── QUOTED PASSAGE
Over time, our memories distill classic sporting events to just one or two moments. This is unfair, as a classic is usually set up by a series of indelible events or actions, but our hard drives have only so much memory.
The incredible 1984 Miami-Boston College game becomes Flutie-to-Phelan and not the four fourth-quarter lead changes or 1,234 yards that preceded it. The 2006 Rose Bowl becomes Vince Young's TD run and not the multiple runs and plot twists or the fourth-down stuff that set up Young's score. The 2018 Rose Bowl becomes Sony Michel's game-winning overtime jaunt and not the trick plays and lead changes that sent it to OT in the first place.
It comes in handy, then, to commemorate classics, to set them fully formed in carbonite, as quickly as possible, before our faulty memories take over. And to be sure, Clemson's 29-23 PlayStation Fiesta Bowl win over Ohio State, which sent the Tigers to the College Football Playoff National Championship for the fourth time in five seasons, was an outright classic, a grueling battle of attrition, comebacks, overturned replays and late-game regrets.
Boxing as a sport has been struggling for a while, but as a narrative device, it remains second to none. Let's treat the Fiesta Bowl as a boxing match, scoring and recapping it round-by-round. (You'll find the scoring in some of the rounds questionable and arbitrary. But that makes it just like real boxing scoring, right?)
────
── AVAILABLE DATA
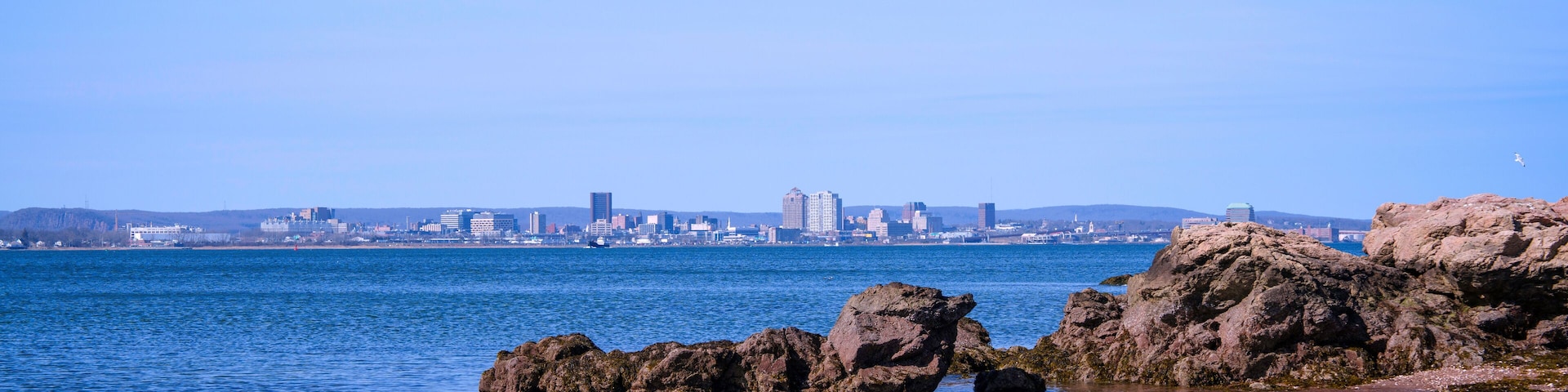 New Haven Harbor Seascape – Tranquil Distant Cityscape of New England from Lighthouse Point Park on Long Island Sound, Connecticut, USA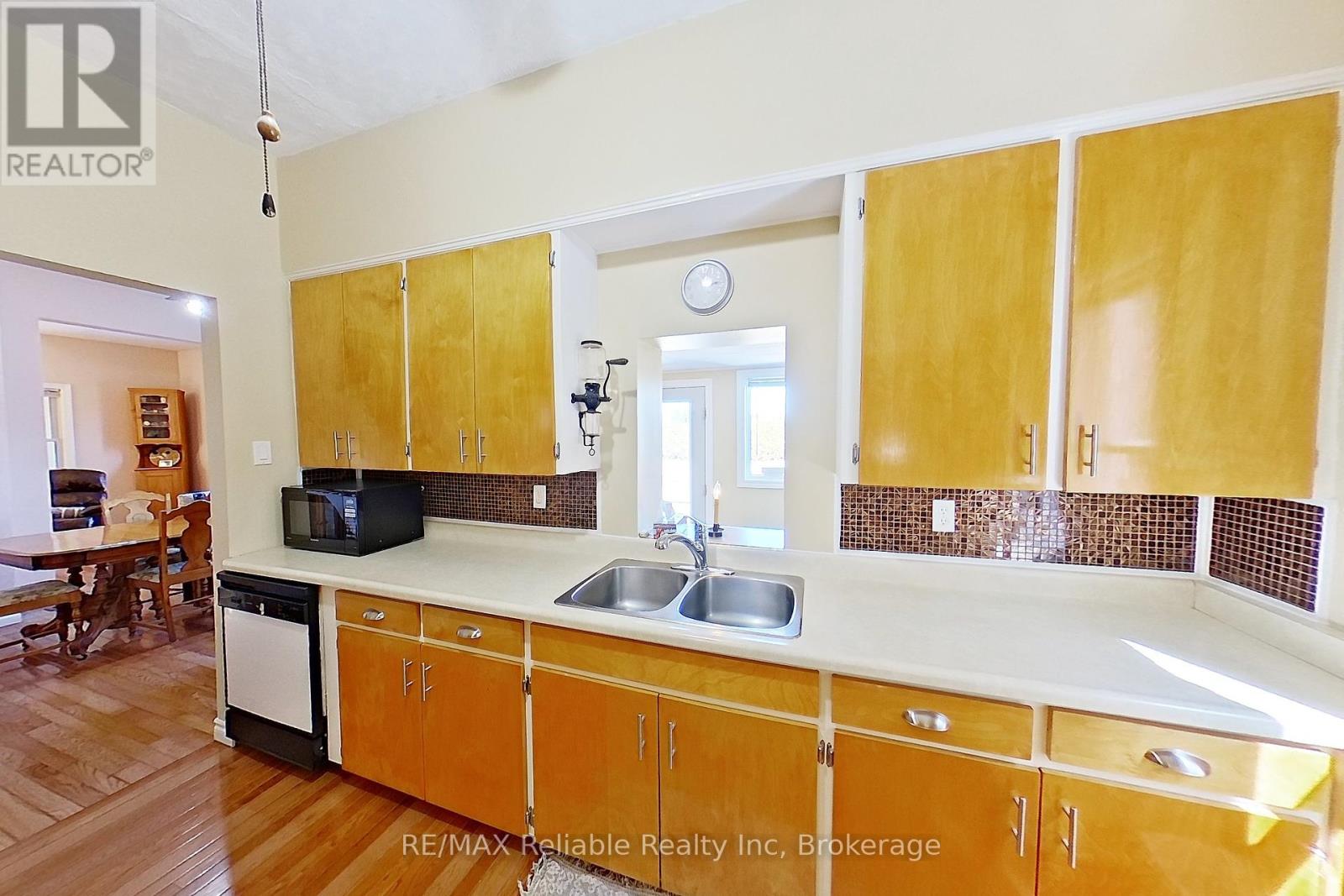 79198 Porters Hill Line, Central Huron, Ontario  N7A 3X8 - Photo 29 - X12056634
────
* [DIRECTIONS]
**1)** In the Fiesta Bowl recap, by what score did Clemson defeat Ohio State?
**2)** Extend the Fiesta Bowl recap, picking up after its final sentence.

* [OUTPUTS IN ORDER]
**1)** 29-23

**2)**
Ohio State takes the ball first and slices aggressively up the field. Justin Fields completes his first five passes for 66 yards. Garrett Wilson makes an acrobatic 22-yard catch along the right sideline that is originally ruled incomplete but overturned after replay, giving them a first down on the Clemson 5-yard line.
Wilson makes remarkable leaping grab for Ohio State
Garrett Wilson climbs the ladder to make an incredible catch that is originally ruled incomplete, but is later overturned to put Ohio State in the red zone.
The replay delay seems to take the wind out of OSU's sails, but more likely, it's the fact that the Buckeyes ran out of space to stretch the field. Three goal-to-go plays gain just 1 yard, and OSU settles for a field goal. It won't be the only time a promising drive produces only three points.
Judge's score: OSU 10-9
On Clemson's first drive of the game, Trevor Lawrence hits Tee Higgins for 21 yards, then moves the chains again with a third-down keeper. The drive stalls out, however -- with Higgins injured in the process -- and B.T. Potter misses a long field goal. Then, the J.K. Dobbins show begins: On his third carry of the evening, the junior explodes off left guard for a 68-yard score and a 10-0 Buckeyes lead.
Dobbins turns on burners for long TD run
J.K. Dobbins breaks free for a 68-yard touchdown run for the Buckeyes to increase their first-quarter lead.
Clemson responds by driving back into OSU territory but is forced to punt. Ohio State is in control, and the champs are quite wobbly.
Judge's score: OSU 10-9 (cumulative score: OSU 20-18)
K.J. Hill makes some fancy moves to convert a third-and-14 deep in Buckeyes territory, but OSU still ultimately punts. Clemson quickly goes three-and-out, and the quarter ends with another Dobbins explosion: this time for 64 yards. Tanner Muse tracks him down at the Clemson 8, however. That will end up saving four points.
Judge's score: OSU 10-9 (30-27)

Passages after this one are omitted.